*Work instructions:*
Copy the Parallel Fast Downloader page word for word from "Getting help, info, version" to "aboout the package.".

*Page excerpt:*
--------------------

Skip to main content

Parallel Fast Downloader

Project description

pfd - Parallel fast downloader

Download large number of files extremely fast.

A Python Package for Fast Parallel Download of Multiple Files. It's Simple, easy and extremely fast since it uses, all the cores in your CPU to spin separate process for parallel download. pfd uses requests as its only dependency, which is almost always present in all python environment.

PyPI - Python Version

Python Package Index Badges

PyPI PyPI - Downloads PyPI - Status PyPI - Format

Github Badges

GitHub last commit GitHub commit activity GitHub code size in bytes Lines of code


Python Package Index Install

pip install pfd

Usage:

Basic example:

$ pfd input_url_file.txt
  • It downloads the files using the urls in the file. Each url in a line.
  • The downloaded files is stored in current directory.
  • Uses number of process equal to number of CPU Cores in the machine.

Getting help, info, version and example:

$ pfd [-h | -i | -v | -eg]
  • These options will just print text and exits.
    • -h Prints the help message.
    • -i Prints information aboout the package.
    • -v Prints current version of the package.
    • -eg Prints few example of how to use the this cli.

Specify save directory:

$ pfd input_url_file.txt downloads_directory
  • The downloaded files is stored in downloads_directory directory.
  • You can provide absolute or relative paths for both url file and save directory.

Use N Processes:

$ pfd input_url_file.txt -p 17
  • Uses 17 processes to download files.
  • Default is equal to the number of cpu core count in the machine.

File names:

$ pfd input_url_file.txt [-u | -n | -a]
  • By default, it searches for the file name in the response. If found, it will use this name. Else it will use a uuid string as file name. [Yet to be implemented]
    • -u All downloaded files will be named as uuid strings [eg: 5b71113f-43be-40f5-b267-9b93919196aa.jpg]
    • -n All downloaded files will be named as sequential numbers [eg: 017.jpg]
    • -a All downloaded files will be named as sequential lowercase english alphabets [eg: exy.jpg]
  • If extension is needed, they have to be manually provided.

Specify Extension

$ pfd input_url_file.txt -e png
  • Uses the provided extension in file names.
  • . (dot) is optional.
  • If extension is needed, they must be provided when using [-u | -n | -a] .

--------------------

*Data extract:*
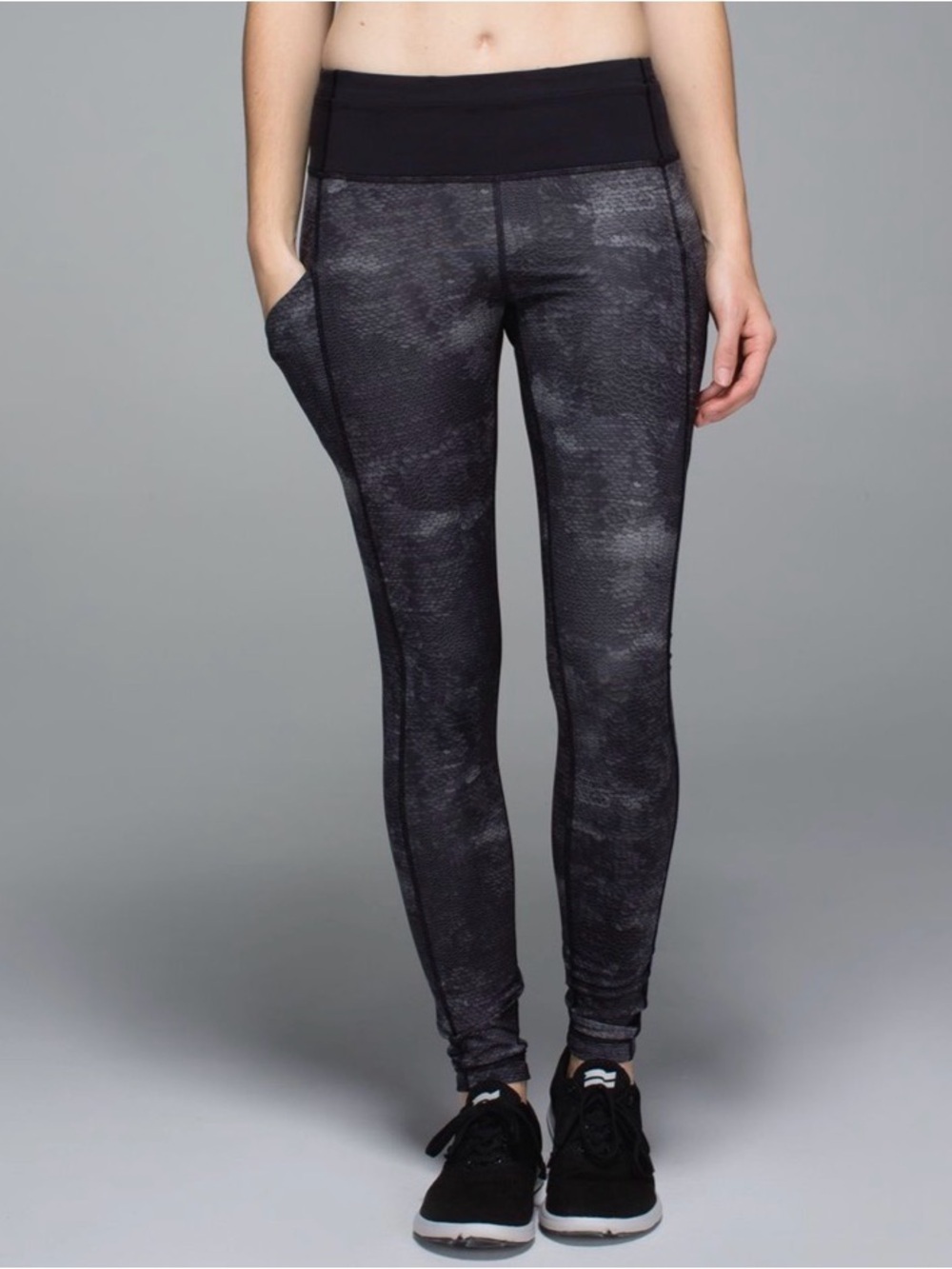 LULULEMON Speed Tight II *Full-On Luxtreme-Sequin Snake Slate Black. Size 6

--------------------

*Answer to the exercise:*
Getting help, info, version and example:

$ pfd [-h | -i | -v | -eg]
  • These options will just print text and exits.
    • -h Prints the help message.
    • -i Prints information aboout the package.